SOURCE DATA:
---*---

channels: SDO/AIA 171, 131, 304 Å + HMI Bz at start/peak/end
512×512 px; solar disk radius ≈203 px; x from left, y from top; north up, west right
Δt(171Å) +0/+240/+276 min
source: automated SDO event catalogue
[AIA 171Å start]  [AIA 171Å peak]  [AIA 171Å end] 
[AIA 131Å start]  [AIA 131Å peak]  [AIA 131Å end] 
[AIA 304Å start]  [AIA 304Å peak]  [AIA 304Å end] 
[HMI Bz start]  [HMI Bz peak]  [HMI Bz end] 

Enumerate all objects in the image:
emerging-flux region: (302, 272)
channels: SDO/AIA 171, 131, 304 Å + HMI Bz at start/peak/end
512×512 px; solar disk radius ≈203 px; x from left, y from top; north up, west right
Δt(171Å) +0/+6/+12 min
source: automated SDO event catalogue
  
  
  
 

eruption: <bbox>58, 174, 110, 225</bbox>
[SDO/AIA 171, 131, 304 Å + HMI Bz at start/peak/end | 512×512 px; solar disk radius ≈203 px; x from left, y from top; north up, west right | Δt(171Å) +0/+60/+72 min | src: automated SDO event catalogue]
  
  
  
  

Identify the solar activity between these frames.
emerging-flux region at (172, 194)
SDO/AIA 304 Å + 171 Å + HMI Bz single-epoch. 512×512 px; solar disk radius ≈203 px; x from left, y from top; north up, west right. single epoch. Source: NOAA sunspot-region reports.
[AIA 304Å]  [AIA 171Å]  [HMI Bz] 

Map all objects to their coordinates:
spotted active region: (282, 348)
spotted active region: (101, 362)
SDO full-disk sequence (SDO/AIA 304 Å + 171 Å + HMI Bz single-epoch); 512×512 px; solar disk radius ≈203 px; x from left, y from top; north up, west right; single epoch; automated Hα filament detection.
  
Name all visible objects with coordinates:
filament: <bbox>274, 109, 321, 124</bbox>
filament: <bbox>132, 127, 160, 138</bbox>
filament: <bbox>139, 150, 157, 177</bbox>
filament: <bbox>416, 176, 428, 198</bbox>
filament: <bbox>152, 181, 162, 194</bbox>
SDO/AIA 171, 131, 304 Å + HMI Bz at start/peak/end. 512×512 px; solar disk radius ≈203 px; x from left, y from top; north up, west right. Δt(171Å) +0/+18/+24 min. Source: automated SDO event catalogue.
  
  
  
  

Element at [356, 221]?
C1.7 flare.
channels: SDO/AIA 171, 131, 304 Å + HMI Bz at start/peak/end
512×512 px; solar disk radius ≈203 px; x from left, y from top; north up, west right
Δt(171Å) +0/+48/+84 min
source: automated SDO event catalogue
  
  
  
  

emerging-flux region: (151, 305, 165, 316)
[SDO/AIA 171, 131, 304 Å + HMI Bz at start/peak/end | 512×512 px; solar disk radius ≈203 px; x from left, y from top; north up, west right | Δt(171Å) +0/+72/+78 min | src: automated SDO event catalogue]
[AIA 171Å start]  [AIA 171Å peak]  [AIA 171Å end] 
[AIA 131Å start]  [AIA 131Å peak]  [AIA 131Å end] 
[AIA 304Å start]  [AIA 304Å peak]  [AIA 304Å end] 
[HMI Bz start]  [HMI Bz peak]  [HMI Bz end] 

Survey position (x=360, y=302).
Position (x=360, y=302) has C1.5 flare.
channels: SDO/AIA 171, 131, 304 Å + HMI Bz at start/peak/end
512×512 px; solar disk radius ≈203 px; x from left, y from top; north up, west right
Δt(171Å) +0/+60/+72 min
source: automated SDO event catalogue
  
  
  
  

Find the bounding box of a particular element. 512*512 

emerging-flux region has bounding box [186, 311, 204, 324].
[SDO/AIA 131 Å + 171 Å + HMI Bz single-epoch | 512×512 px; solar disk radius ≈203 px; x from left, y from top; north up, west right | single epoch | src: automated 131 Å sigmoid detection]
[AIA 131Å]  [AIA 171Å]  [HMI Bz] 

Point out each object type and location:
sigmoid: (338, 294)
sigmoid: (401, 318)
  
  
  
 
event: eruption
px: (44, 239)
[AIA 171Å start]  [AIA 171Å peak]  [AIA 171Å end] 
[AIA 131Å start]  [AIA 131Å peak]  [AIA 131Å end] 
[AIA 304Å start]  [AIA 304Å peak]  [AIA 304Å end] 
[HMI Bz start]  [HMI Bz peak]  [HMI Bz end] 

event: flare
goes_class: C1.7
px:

---*---

PROMPT:
Reproduce verbatim only the segment of the listing bounded by the line containing "Find the bounding" and the line containing "emerging-flux region has", with both boundary lines included.

RESPONSE AREA:
Find the bounding box of a particular element. 512*512 

emerging-flux region has bounding box [186, 311, 204, 324].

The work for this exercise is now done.